Машина остановилась у ворот из чёрного дуба, обвитого плющом. За ними виднелись утопающие в зелени с вкраплениями золота и багрянца яблоневого сада очертания замка — не замка в привычном смысле, а укреплённой фермы XVII века, выросшей из развалин твердыни: толстые стены из серого гранита, бойницы под крышей, ров с мутной водой ручья и подъёмный мост, теперь заменённый деревянным настилом.
Ветер срывал лепестки роз с клумб возле укреплённого дома, и они некоторое время парили в золотой пыли, нехотя опускаясь на нестриженную траву с сиреневыми полянами лаванды.
Воздух пах солью, гниющими водорослями и яблоками — терпким, осенним ароматом Нормандии.
Жан-Поль вышел из машины, его голова кружилась от потери крови, и он невольно опёрся рукой о капот. Плечо ныло, бинт под рубашкой пропитался кровью. Постояв несколько минут в тени средневековой башни, он прошёл по жёлтой песчаной дорожке и постучал в дубовую дверь с кованым кольцом в виде львиной головы.

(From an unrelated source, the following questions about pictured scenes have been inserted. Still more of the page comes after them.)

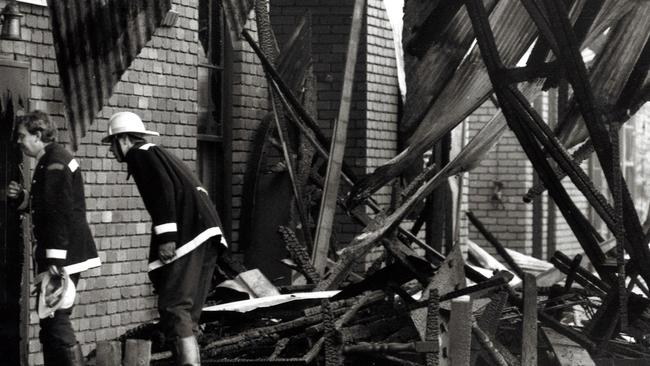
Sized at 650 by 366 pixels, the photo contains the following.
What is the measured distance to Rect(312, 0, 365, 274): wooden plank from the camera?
1084cm

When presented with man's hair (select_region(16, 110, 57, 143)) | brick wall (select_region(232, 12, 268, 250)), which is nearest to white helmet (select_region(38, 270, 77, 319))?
man's hair (select_region(16, 110, 57, 143))

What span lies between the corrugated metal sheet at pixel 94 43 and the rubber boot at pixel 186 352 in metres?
2.05

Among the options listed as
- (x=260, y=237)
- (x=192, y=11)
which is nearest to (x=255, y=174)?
(x=260, y=237)

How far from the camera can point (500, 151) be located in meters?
18.5

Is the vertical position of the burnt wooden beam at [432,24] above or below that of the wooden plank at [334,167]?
above

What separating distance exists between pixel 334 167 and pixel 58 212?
316 centimetres

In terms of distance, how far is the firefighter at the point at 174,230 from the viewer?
27.9 ft

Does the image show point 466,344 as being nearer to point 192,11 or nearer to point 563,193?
point 563,193

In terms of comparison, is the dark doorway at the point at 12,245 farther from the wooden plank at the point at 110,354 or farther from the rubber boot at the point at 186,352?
the wooden plank at the point at 110,354

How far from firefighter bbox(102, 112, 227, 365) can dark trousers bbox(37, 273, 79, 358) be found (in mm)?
596

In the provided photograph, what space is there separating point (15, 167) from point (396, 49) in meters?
5.01

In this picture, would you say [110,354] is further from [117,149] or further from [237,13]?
[237,13]

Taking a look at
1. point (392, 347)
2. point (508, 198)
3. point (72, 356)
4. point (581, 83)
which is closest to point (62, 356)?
point (72, 356)

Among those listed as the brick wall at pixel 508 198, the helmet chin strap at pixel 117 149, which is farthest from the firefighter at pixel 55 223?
the brick wall at pixel 508 198
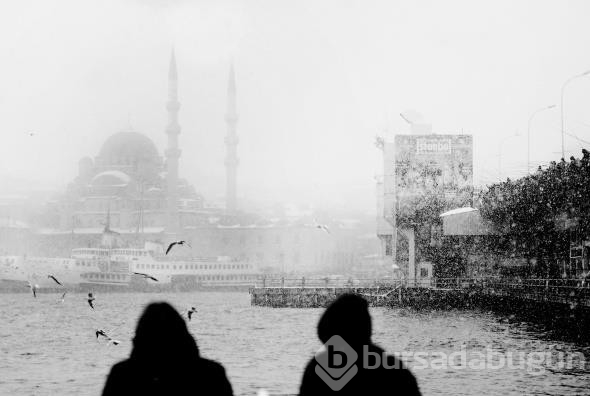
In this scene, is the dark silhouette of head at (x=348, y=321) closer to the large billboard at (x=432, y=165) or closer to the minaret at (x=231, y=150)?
the large billboard at (x=432, y=165)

Открыл мужчина лет пятидесяти — крепкий, с лицом, иссечённым морщинами от ветра и солнца. В руках он держал вилы, но не как оружие, а как продолжение тела. За ним, в полумраке мелькнула фигура женщины в чёрном платье и двух парней с лицами, похожими на его собственное.
— Вы Анри Марен? — спросил Жан-Поль, стараясь, чтобы голос звучал спокойно.
Мужчина молча кивнул, не отводя взгляда. Его глаза — серые, как галька на пляже — изучали незваного гостя: дорогой пиджак, итальянские туфли; осанка человека, привыкшего отдавать приказы; чёрные пронзительные итальянские глаза разбойника и нос с французской горбинкой — выдавали в госте франко-итальянца; всё в облике Жан-Поля указывало на принадлежность к криминальному миру и на его высокий мафиозный статус.
— Я друг Пьера Леклера. Он говорил, что вы… примете меня.
Анри Марен молчал секунду. Потом отступил в сторону.
— В доме гостя не спрашивают, от кого он бежит. Гостя принимают. Проходите.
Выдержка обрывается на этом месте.